[Text shown]
Time for another update.

Gatchaman Crowds Insight: Naturally, I watched this right after the first season. In some ways, I like this more than the first season. In other ways, I don't. It evens out to being more or less just as good. Hajime continues to be a wonderful protagonist. This season once again places heavy emphasis on the power of groupthink and social media. It's very interesting. But this season also stresses the importance of disagreement, of having your own opinions, and of fighting for them. It's interesting how good the Crowds sub-series of Gatchaman is despite having so little in common with Gatchaman in general. There's not that much action, and when it is there it's usually pretty short-lived. It's character interactions and dialogue that drive this sub-series instead. Also, the Crowds sub-series has a very good non-gender conforming character in Rui Ninomiya.





Yona of the Dawn; Not very good. The only thing that saves this from being outright bad is its production values. It's often quite pretty to look at, and the ever-excellent Chiwa Saito's fantastic performance as the titular Yona helped me be interested enough to continue after the first couple episodes. But frankly, the series quickly becomes pretty boring. Princess Yona adventures around, surrounding herself with pretty boys to fight for her so she can reclaim the throne and avenge her father's death. Very quickly. The pacing is nuts. And then it just ends. With no continuation. No second season. It's been like 7 years since this aired so I'm pretty sure this adaptation has been canned lmao. Pretty generic anyway, wouldn't recommend. Obviously read the manga instead if you're at all interested in this franchise. I cant say that these types of mystical feudal Japan action-adventure series are really that interesting to begin with though. Hell, this is just a worse version of Inuyasha in a way, now that I think of it.
[/Text shown]
- Directions for this task
According to the anime update above, which character in Gatchaman Crowds is singled out as a very good non-gender-conforming character?
[Supplied data]
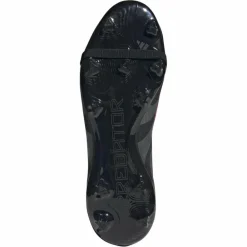 Outlet adidas Predator League FG MG voetbalschoenen heren core black grey four lucid red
[/Supplied data]
- Result
Rui Ninomiya